Statement on the Enron Verdict and Sarbanes-Oxley

Washington, D.C., May 26, 2006—Members of the Enron jury should be commended for their deliberative process. They carefully weighed the evidence involving complex accounting issues and concluded that Ken Lay and Jeff Skilling were indeed guilty of fraud. It is testament to the jurors’ careful scrutiny of the facts that they did not find Skilling guilty on the “insider trading” charges. The definition of “insider trading” has been stretched in many cases and the jury was right view this charge skeptically.

Unfortunately, in 2002, Congress did not engage in such careful deliberation when it rammed through the Sarbanes-Oxley “corporate reform” act. That law punishes all companies as a class – through billions of dollars and thousand of hours in compliance – for Enron’s sins. And it’s not at all clear the law would have prevented Enron’s sins – or the sins of the next company that engages in corporate fraud.

Because the Enron bankruptcy and Enron shenanigans occurred before Sarbanes-Oxley was passed, the government had to convict Lay and Skilling with preexisting law. It was successful. But it was unsuccessful in getting a conviction for Richard Scrushy of HealthSouth, even with the new crimes and penalties in Sarbanes-Oxley. The Enron and WorldCom convictions show that the law before Sarbanes-Oxley was more than adequate go after corporate fraud.

It is worth noting that Enron received top scores from the “corporate governance” groups before it imploded. Its board of directors was 86 percent independent, and its audit committee consisted entirely of independent directors. The requirements of Sarbanes-Oxley would have barred only one of six members of its audit committee, a member who was a paid consultant to the company, from serving on it.

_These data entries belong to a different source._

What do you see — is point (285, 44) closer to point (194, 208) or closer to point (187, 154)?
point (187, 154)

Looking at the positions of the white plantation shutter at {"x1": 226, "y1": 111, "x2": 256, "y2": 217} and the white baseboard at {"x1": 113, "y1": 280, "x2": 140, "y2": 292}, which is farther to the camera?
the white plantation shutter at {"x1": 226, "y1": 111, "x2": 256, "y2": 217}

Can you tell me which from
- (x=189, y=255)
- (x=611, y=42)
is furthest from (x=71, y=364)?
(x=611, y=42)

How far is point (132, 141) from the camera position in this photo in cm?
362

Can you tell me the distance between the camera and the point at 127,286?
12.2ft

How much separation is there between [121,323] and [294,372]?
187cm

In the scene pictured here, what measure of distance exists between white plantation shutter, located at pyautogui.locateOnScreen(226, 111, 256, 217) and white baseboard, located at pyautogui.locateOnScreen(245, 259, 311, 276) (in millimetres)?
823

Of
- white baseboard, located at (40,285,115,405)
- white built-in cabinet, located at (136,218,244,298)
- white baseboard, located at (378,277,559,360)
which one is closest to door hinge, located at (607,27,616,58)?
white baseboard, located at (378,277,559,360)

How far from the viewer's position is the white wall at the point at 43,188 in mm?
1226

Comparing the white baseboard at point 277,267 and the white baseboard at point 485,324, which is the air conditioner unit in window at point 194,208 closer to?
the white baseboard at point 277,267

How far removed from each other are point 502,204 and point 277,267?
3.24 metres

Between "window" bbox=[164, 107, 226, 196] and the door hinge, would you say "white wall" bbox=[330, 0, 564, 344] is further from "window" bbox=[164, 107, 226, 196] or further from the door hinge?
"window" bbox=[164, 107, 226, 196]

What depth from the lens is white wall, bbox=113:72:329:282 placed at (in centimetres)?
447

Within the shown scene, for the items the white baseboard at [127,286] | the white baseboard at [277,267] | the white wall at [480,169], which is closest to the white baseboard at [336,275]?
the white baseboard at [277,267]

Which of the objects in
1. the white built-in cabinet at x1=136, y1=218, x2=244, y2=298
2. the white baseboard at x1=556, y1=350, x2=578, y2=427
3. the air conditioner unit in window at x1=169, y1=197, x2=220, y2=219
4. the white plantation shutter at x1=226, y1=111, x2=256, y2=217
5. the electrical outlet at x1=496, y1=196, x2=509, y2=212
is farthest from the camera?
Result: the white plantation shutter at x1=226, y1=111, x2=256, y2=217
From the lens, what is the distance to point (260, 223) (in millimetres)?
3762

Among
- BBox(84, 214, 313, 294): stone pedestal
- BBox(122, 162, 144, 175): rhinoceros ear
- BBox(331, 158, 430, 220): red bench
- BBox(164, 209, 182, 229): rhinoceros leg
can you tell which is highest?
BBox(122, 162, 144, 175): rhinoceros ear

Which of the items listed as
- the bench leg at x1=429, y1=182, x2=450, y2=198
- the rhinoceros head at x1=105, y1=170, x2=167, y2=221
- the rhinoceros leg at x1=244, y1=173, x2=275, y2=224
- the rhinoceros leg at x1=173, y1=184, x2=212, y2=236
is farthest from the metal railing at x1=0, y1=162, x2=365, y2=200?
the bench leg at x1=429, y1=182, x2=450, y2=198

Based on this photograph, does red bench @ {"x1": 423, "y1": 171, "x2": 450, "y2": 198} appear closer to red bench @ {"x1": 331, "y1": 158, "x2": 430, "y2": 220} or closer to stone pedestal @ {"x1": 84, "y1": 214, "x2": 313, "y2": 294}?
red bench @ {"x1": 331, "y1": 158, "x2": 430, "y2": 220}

And no one alleged any problems with Enron’s “internal controls,” the heart of the costs of Sarbanes-Oxley. Due to the broad interpretation of the phrase “internal controls” in the law, companies are forced to have accountants sign off on things like office keys and employee passwords that have little to do with financial statements. But Enron was not about internal controls; it was about accounting judgments. The best internal controls would not guard against bad judgments or misleading statements. That’s what anti-fraud laws are for.

As the Enron jurors rendered their verdict on Lay and Skilling, thousands of honest entrepreneurs have rendered theirs on Sarbanes-Oxley. The law is guilty of mandating massive costs in dollars and time that do not serve shareholders. And by requiring voluminous audits of trivial internal controls, it has enriched the same Big 4 accounting firms proponents claimed it would rein in. It is time to sentence this law to repeal or a major scale-back.